Instrument Tolerances: Manufacturer vs. Process
This week's blog comes from Vaisala's Calibration and Repair Service department:
Using the instrument maker’s tolerance, there is often a higher risk of an “Out of Tolerance” appearing on a calibration certificate; this costs money. Consider the following scenario: You have just received back from calibration the set of temperature sensors used to monitor the warehouse. Most of the instruments have been shown to be within manufacturer published tolerances. A few of the instruments, though, are listed as out of tolerance. Now the fun starts!
The out-of-tolerance results need to be fully documented, including a full investigation into the use history of the instruments since their last calibration. All of this is rightfully required by your Quality Management system to ensure that no product has been negatively affected by the larger than expected errors in the readings. The investigation shows that the instrument manufacturer’s tolerances for the instrument are tighter than the tolerance required to monitor the warehouse.

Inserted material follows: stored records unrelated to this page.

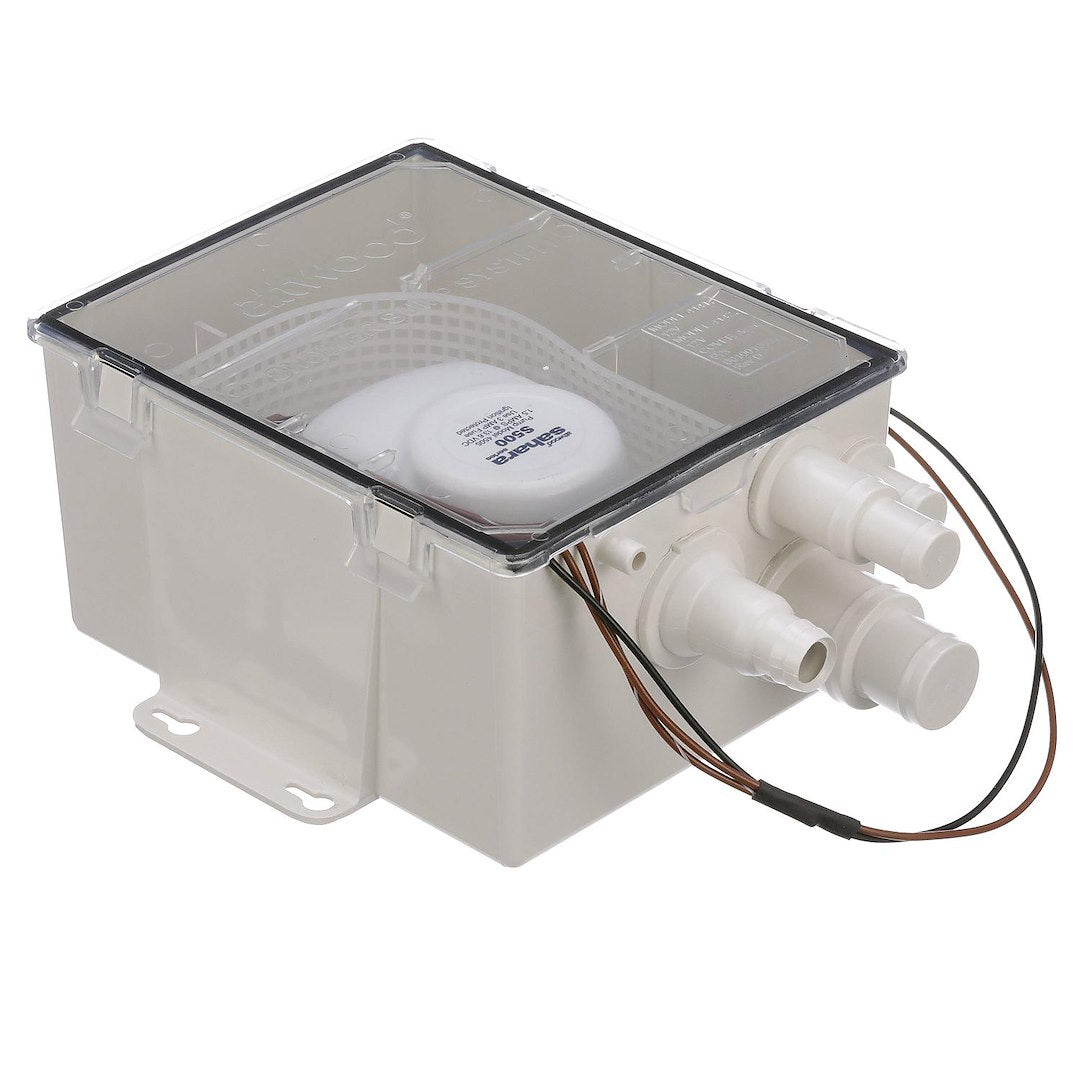 Attwood Marine 4141-4 Marine Gray Water Sump||||87||a7j41414||2003484
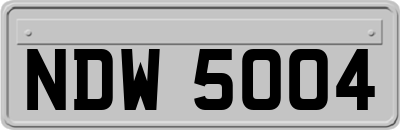 NDW5004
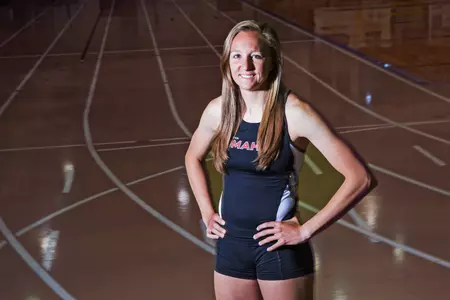 Spenner Readies For Thorpe Cup - Omaha Athletics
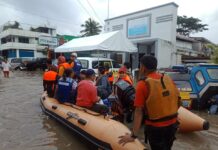Haega it danyos sa imprastruktura nga gin-aywan it bagyong Florita, gaabot eon sa P500M – NDRRMC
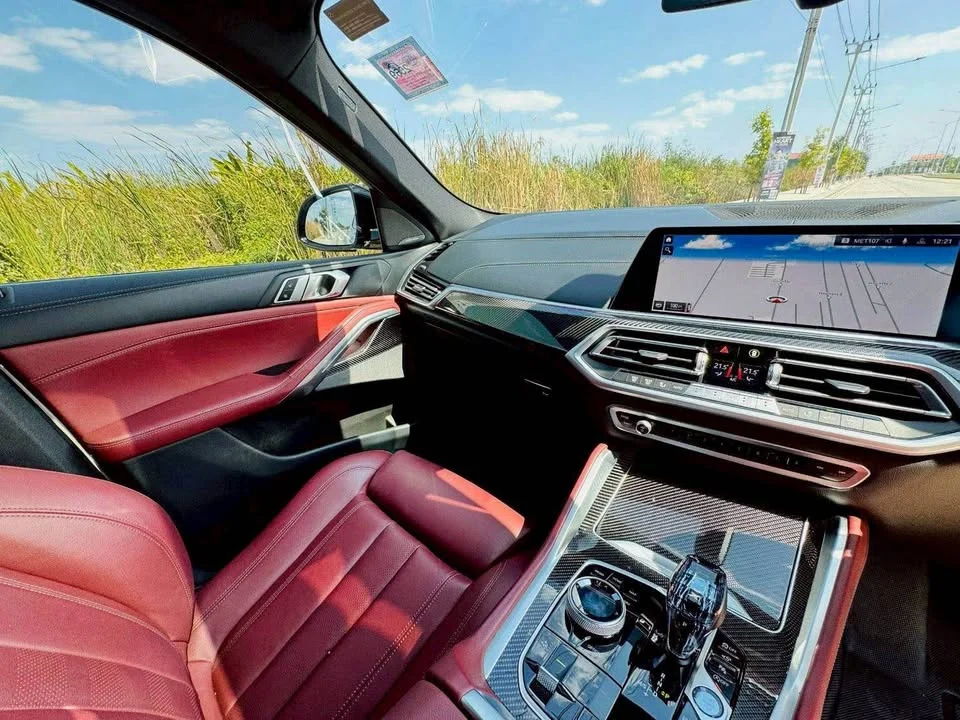 2022 BMW X6 G06 2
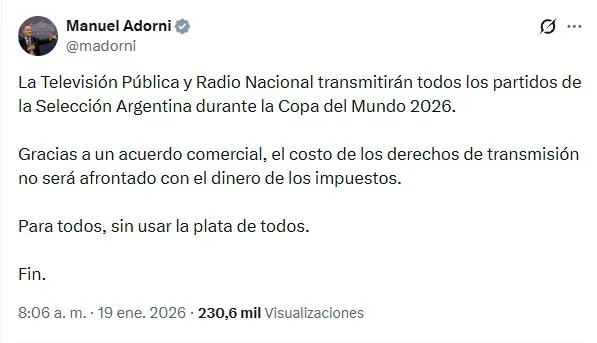 Adorni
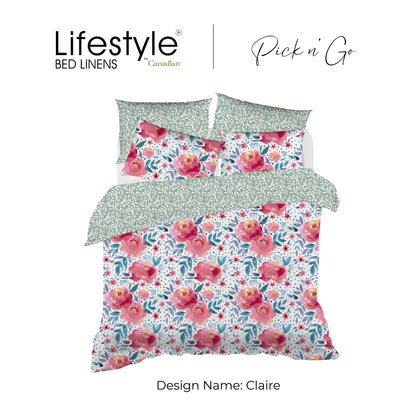 Lifestyle Pick n Go - Claire Lifestyle by Canadian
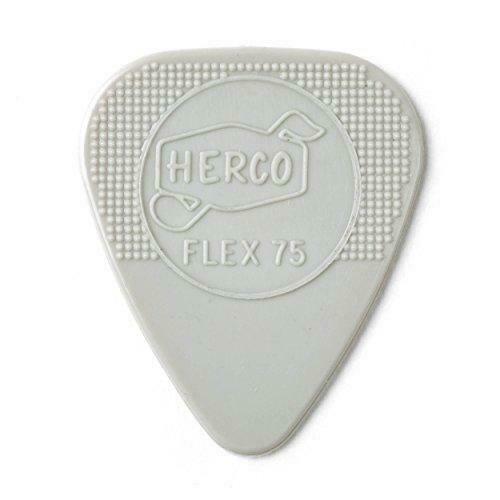 Dunlop Herco Holy Grail Guitar Pick - 6 Pack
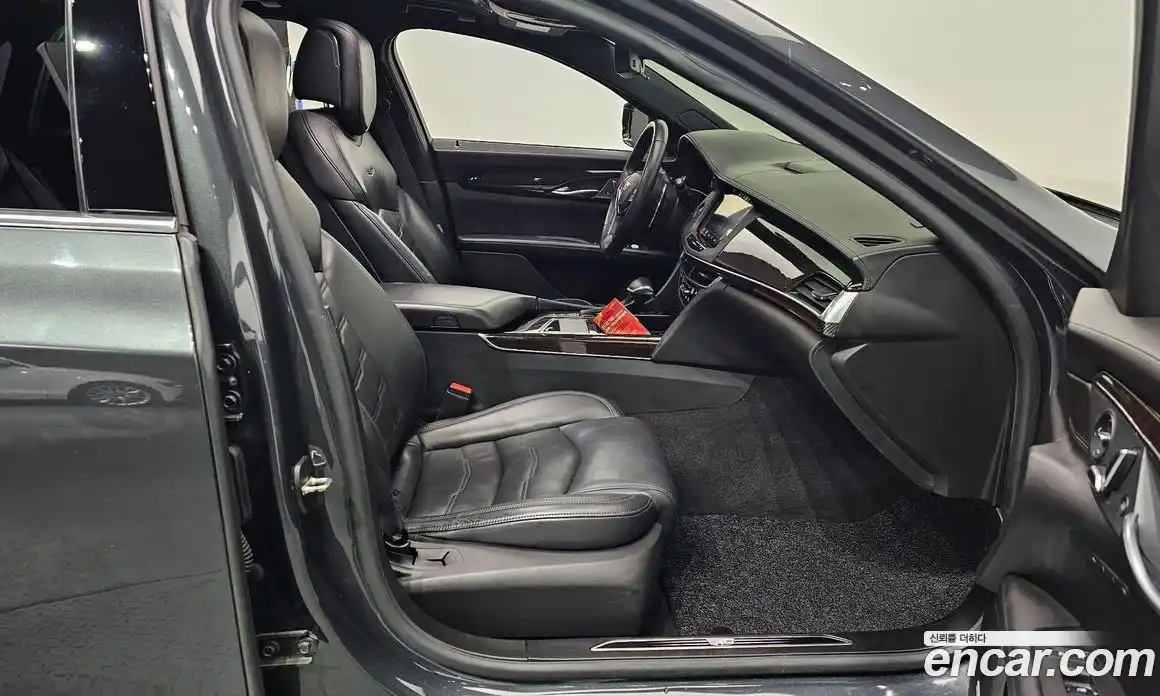 Cadillac CT6 2017 3.6 Автомат в Москве № 285540, фото 4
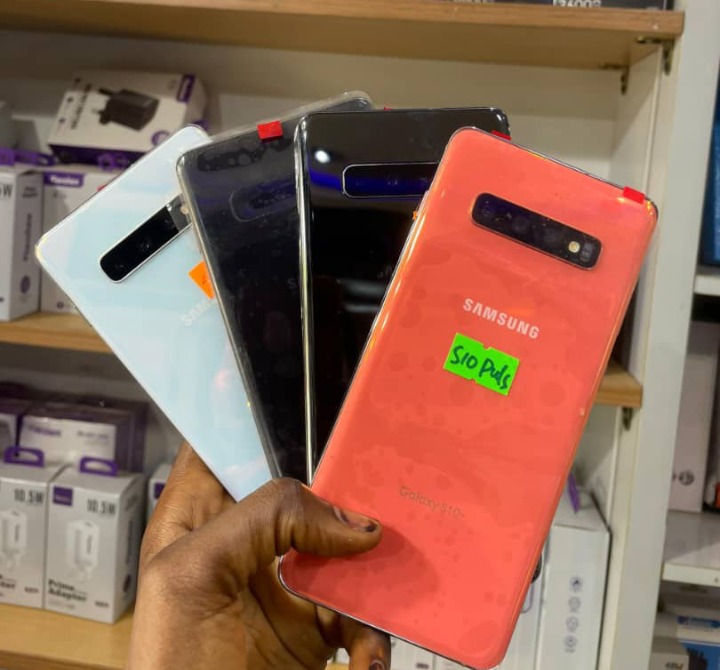 Samsung Galaxy S10+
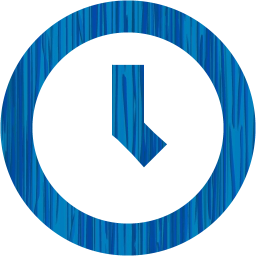 clock 8 icon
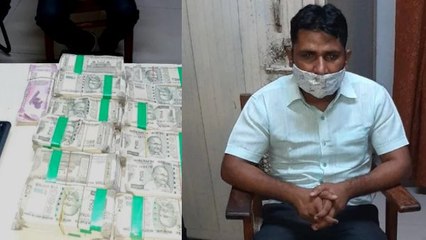 RAS के इंटरव्यू में पास करवाने की एवज में 1 लाख की रिश्वत लेते RPSC का कनिष्ठ लेखाकार ट्रैप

All of the out-of- tolerance points from the calibration certificates show that the readings of the instruments are within the tolerances for the warehouse monitoring system; therefore, no products have been negatively affected.
This is a common situation that many of us find ourselves dealing with, a difference between manufacturer tolerances and process tolerances. In many cases, we have selected our process monitoring instruments based on more than just the measurement tolerances of an individual instrument.
We may have chosen an instrument with higher accuracy for a number of reasons, including:
- Compatibility with existing monitoring systems
- Lower risk of an out-of-tolerance reading affecting products
- Better overall value
- The manufacturer was on the Approved Vendor
Whatever the reason, the manufacturer-specified tolerances are often significantly tighter than our process requires. This leaves us in a situation where we have a higher risk of an “Out of Tolerance” appearing on a calibration certificate than if the instrument being used had a tolerance matching our process tolerance. This in practice is costing extra money either due to an increase in calibration costs, a shortening of calibration intervals, or an increase in investigations of out-of-tolerance conditions.
There is a potential solution which will help contain costs and will also not increase the risk of negatively affecting product quality. When sending instruments out for calibration, have the calibration laboratory use the process tolerance when evaluating for in- or out-of-tolerance. The process tolerance is typically the more relevant limit rather than the manufacturer specification.
The process tolerance was established not by looking at what instruments are capable of performing, but by looking at the requirements of the process. It is this limit that tells us when the product may be affected and is, therefore, a more relevant tolerance to ensure that the measurement instrument is meeting.
Most calibration laboratories default to using manufacturer specifications when performing this evaluation. The calibration laboratory does not know what the process limits are for an instrument unless we tell them; the only information that is readily available at the calibration laboratory is the manufacturer specification. When selecting a calibration vendor, ask if they have the capability to use customer specified acceptance limits.
In most cases, this should not pose a significant problem. When sending the instruments in for calibration, including the instructions for the values to use for the process limits. Using process limits instead of manufacturer specifications provides a low-risk and low-cost mechanism for reducing the cost and effort associated with out-of-tolerance events. It provides a more relevant analysis of the calibration results and will limit the need to reduce calibration intervals in the case of equipment not meeting manufacturer specifications.